** Begin Excerpt to read **

The Light Has Come

Now that we’ve finished our series on Revelation, we’re going to look at the letters John wrote afterwards (1, 2, and 3 John) when he returned from exile. John was legendary at this point in his life. He was in his nineties, the last living apostle. He had walked with Jesus as a teenager, survived an execution attempt, and visited Heaven, where he saw the end of the world. People called him the Elder—the Ancient One.

Between the Gospel of John, his letters, and Revelation, the writing styles are so different that some scholars think other people wrote them. In a way, that’s precisely the case, even though the same hand penned all five books.

John first appears in the Bible as Jesus’s youngest disciple. He was fiercely passionate, but he was also an immature young man, fixated on flashy miracles (Luke 9:51-56) and competing for Jesus’s favour (Mark 10:35-39), with little clue about what he was actually dealing with.

** End Excerpt to read **
** Begin Recorded information **

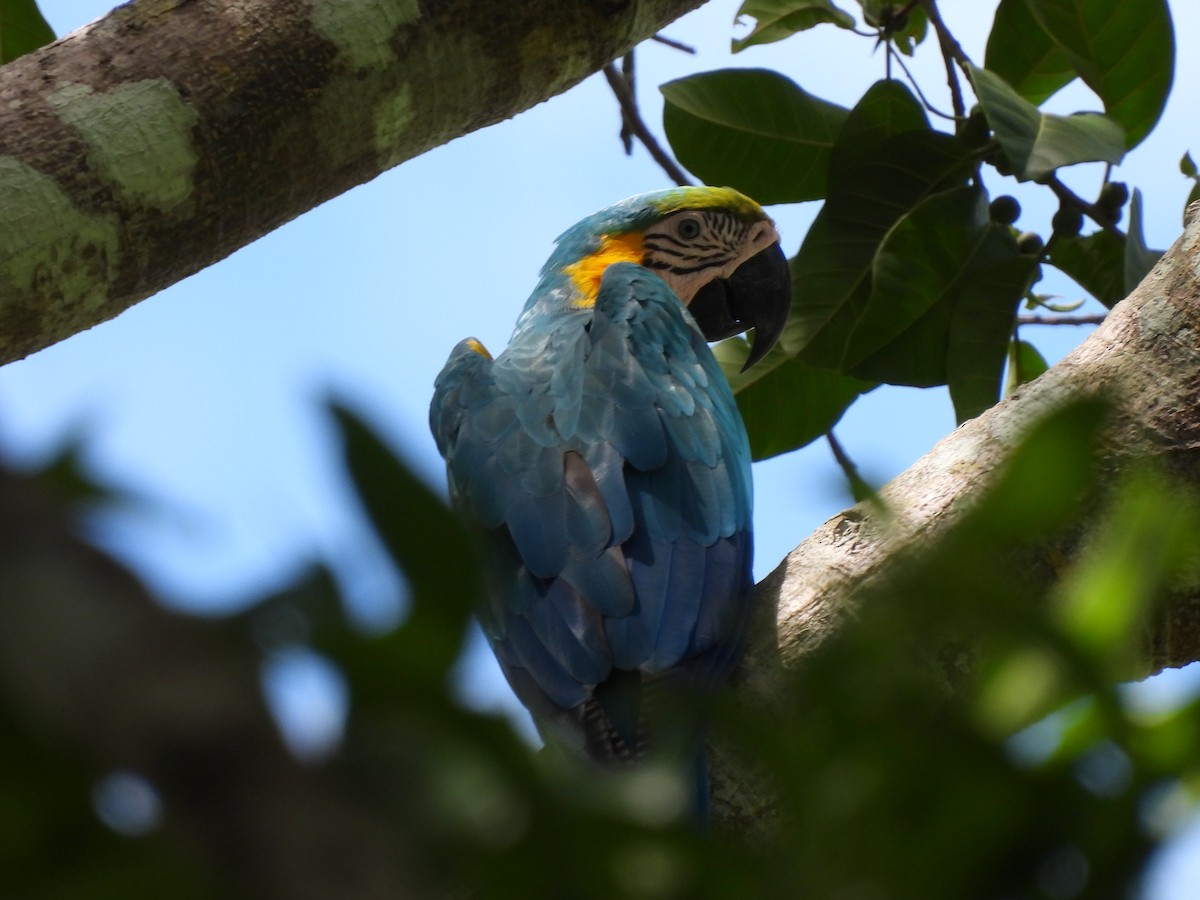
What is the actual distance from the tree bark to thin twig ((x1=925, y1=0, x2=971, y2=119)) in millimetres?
897

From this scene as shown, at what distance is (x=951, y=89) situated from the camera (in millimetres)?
2361

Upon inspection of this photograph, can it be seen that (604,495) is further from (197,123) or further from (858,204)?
(858,204)

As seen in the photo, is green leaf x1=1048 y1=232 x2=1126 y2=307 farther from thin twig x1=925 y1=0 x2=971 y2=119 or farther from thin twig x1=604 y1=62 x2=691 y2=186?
thin twig x1=604 y1=62 x2=691 y2=186

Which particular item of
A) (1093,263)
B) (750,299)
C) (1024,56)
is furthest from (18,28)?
(1093,263)

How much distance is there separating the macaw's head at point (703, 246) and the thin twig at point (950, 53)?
0.49m

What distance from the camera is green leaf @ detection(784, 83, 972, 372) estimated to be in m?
2.30

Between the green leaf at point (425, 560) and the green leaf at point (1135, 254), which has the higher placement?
the green leaf at point (425, 560)

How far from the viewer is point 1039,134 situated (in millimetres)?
1979

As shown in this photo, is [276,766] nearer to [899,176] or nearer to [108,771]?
[108,771]

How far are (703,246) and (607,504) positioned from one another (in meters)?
1.18

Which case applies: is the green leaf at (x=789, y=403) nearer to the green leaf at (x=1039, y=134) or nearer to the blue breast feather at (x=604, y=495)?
the blue breast feather at (x=604, y=495)

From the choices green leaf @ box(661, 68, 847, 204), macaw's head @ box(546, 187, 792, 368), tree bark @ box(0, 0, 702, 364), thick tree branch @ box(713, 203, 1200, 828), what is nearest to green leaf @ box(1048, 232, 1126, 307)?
green leaf @ box(661, 68, 847, 204)

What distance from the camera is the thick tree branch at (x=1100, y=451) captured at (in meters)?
1.40

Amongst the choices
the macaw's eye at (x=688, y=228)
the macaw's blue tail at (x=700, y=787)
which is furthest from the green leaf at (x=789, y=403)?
the macaw's blue tail at (x=700, y=787)
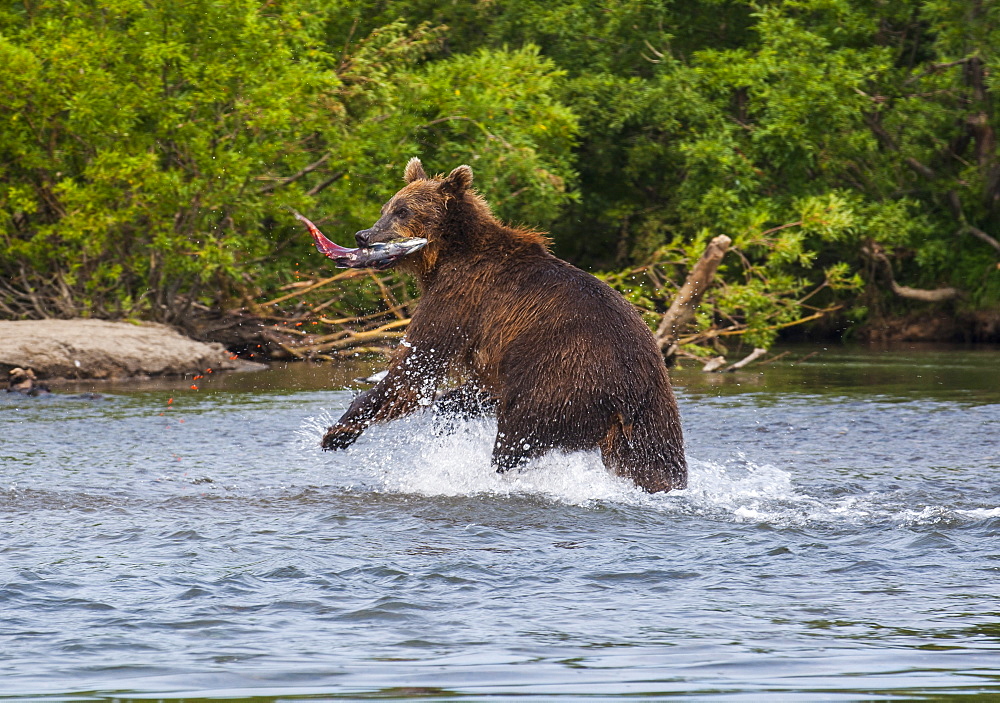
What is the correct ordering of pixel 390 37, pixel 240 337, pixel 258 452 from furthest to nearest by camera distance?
1. pixel 390 37
2. pixel 240 337
3. pixel 258 452

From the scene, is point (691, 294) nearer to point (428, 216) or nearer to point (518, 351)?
point (428, 216)

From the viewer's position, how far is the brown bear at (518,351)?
6.56 m

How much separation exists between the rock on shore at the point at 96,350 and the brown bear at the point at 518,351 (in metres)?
7.64

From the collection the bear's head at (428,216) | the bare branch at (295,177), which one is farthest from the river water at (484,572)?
the bare branch at (295,177)

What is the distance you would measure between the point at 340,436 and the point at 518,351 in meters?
1.18

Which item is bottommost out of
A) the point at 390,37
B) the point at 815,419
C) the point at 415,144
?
the point at 815,419

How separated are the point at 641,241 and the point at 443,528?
54.8 ft

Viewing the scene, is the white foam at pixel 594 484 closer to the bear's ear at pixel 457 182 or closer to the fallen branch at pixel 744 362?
the bear's ear at pixel 457 182

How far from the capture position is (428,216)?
7.45 m

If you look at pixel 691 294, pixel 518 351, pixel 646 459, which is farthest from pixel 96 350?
pixel 646 459

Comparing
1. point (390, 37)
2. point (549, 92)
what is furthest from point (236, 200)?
point (549, 92)

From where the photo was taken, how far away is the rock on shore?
14.0m

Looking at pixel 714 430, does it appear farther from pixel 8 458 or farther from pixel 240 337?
pixel 240 337

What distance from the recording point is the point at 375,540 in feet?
17.7
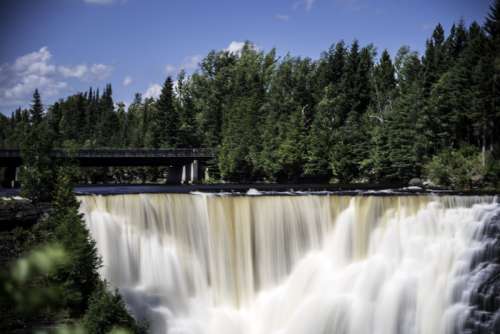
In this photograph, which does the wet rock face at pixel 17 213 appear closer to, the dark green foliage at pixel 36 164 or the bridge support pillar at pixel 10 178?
the dark green foliage at pixel 36 164

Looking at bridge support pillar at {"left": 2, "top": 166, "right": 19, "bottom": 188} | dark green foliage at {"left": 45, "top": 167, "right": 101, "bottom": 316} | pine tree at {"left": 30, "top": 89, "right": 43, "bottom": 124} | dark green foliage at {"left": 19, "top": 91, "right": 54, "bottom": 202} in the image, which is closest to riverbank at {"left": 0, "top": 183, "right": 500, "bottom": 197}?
dark green foliage at {"left": 19, "top": 91, "right": 54, "bottom": 202}

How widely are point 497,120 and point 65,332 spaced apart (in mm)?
60401

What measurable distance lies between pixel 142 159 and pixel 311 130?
78.5ft

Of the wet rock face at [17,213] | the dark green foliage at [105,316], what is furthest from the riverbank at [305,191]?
the dark green foliage at [105,316]

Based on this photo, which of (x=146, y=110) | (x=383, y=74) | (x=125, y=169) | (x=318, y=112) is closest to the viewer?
(x=318, y=112)

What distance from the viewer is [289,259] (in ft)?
93.9

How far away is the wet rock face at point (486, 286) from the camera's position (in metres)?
24.5

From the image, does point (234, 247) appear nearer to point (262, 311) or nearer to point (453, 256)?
point (262, 311)

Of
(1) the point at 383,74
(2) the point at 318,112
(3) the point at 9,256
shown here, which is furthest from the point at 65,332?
(1) the point at 383,74

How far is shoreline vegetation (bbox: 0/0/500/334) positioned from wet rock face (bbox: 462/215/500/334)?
617 inches

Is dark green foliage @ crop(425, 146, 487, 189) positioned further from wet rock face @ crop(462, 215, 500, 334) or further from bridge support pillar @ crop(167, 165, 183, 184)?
bridge support pillar @ crop(167, 165, 183, 184)

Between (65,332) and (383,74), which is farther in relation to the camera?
(383,74)

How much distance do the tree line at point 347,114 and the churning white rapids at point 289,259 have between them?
10101 millimetres

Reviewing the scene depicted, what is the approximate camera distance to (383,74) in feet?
267
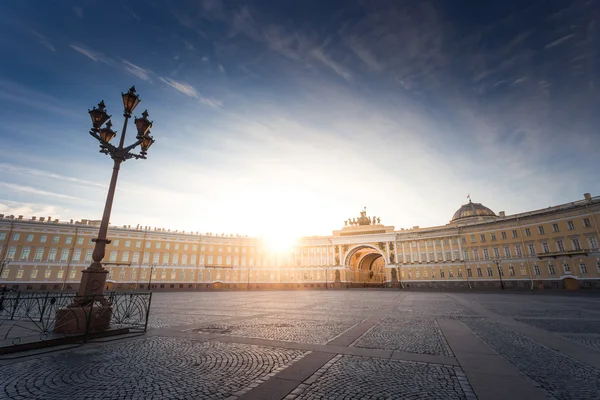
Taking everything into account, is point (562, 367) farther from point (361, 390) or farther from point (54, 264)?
point (54, 264)

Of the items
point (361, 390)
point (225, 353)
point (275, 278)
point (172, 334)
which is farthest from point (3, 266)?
point (361, 390)

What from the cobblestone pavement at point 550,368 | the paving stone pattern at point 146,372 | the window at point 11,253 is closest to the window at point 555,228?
the cobblestone pavement at point 550,368

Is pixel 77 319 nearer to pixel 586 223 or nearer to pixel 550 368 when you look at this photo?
pixel 550 368

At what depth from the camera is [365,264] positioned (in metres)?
91.4

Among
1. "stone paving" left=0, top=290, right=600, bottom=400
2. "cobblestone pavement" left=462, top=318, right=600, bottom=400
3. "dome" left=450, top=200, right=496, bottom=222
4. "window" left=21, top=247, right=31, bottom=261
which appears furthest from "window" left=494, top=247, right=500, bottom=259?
"window" left=21, top=247, right=31, bottom=261

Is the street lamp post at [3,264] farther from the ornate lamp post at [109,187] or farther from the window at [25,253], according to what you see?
the ornate lamp post at [109,187]

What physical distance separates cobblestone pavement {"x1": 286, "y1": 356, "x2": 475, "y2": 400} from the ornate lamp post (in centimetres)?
713

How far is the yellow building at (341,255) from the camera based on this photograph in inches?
1799

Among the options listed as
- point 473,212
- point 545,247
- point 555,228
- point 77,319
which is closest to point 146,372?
point 77,319

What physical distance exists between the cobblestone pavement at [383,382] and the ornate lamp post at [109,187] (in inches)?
281

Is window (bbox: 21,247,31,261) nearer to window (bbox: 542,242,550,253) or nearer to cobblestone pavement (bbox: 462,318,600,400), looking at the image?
cobblestone pavement (bbox: 462,318,600,400)

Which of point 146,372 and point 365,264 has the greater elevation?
point 365,264

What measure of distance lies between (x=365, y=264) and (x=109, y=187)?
8937 cm

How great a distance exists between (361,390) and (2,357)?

** End Recorded information **

• [Directives]:
a) Answer these from the passage about John, one per line:
(i) How old was John when he wrote his letters after returning from exile?
(ii) What did people call him?
(iii) How does John first appear in the Bible?
b) Reproduce the passage about John word for word, everything from "The Light Has" down to "all five books.".
c) List every book of the Bible that the passage about John says John wrote.
The lines above are material separate from the passage about John.

• [Per-task answers]:
a)
(i) He was in his nineties.
(ii) The Elder, the Ancient One.
(iii) As Jesus's youngest disciple.

b)
The Light Has Come

Now that we’ve finished our series on Revelation, we’re going to look at the letters John wrote afterwards (1, 2, and 3 John) when he returned from exile. John was legendary at this point in his life. He was in his nineties, the last living apostle. He had walked with Jesus as a teenager, survived an execution attempt, and visited Heaven, where he saw the end of the world. People called him the Elder—the Ancient One.

Between the Gospel of John, his letters, and Revelation, the writing styles are so different that some scholars think other people wrote them. In a way, that’s precisely the case, even though the same hand penned all five books.

c)
- Revelation
- The Gospel of John
- 1 John
- 2 John
- 3 John